Insurers are recognizing that simply raising prices to keep pace with the impacts of climate change may be an elusive undertaking. Travelers summed up the predicament in its latest (2008) response to the Carbon Disclosure Project survey:

"Our ability to adjust pricing, modify contractual underwriting terms or reduce exposure to the extent necessary to offset the rising costs of catastrophes may be limited due to considerations of public policy, the evolving political environment and/or social responsibilities. A consequence of trying to price this exposure appropriately is reduced consumer demand for property insurance coverage due to the increased cost of obtaining such coverage. Also, the inability to offer catastrophe exposed insurance coverage at affordable rates and at adequate financial returns may discourage our customers from purchasing non-catastrophe exposed insurance coverage from us."

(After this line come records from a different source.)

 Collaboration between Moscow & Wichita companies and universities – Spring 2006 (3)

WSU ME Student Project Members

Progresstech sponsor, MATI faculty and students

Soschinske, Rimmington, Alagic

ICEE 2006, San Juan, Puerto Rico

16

The availability-affordability issue places a bright light on the respective roles of the public sector and insurers. For example, according to the Boston Globe, 150,000 Massachusetts residents and about 40 percent of homeowners on Cape Cod get their homeowners' insurance from the FAIR ("Fair Access to Insurance Requirements") Plan, because they are no longer able to obtain affordable coverage in the private market (Blanton 2008). While the crisis of insurance availability and affordability has deepened, a study from the U.S. Governmental Accountability Office brought into question the ability of government-backed insurance to provide a reliable alternative (USGAO 2007). Questions have since been raised about the capacity of the much-noted public insurance mechanism of last resort in Florida—Florida Hurricane Catastrophe Fund—to withstand major storms (Greenwald 2008). The issue extends well beyond the U.S. borders. As a case in point, after its members suffered a stunning $6 billion in projected insured flooding losses during the summer of 2007 (180,000 claims), the Association of British Insurers called on the U.K. government to step up its investment in flood defenses as a necessary condition for maintaining insurability (ABI 2008c; Wearden 2007). Also in 2007, European windstorm Kyrill inflicted $10 billion in losses on insurers (Felsted 2007).

Restriction of insurance is often criticized, yet, in some cases, it can also be viewed as a recognition of previously hidden costs and an indication of society's limited ability to buy its way out of the effects of climate change.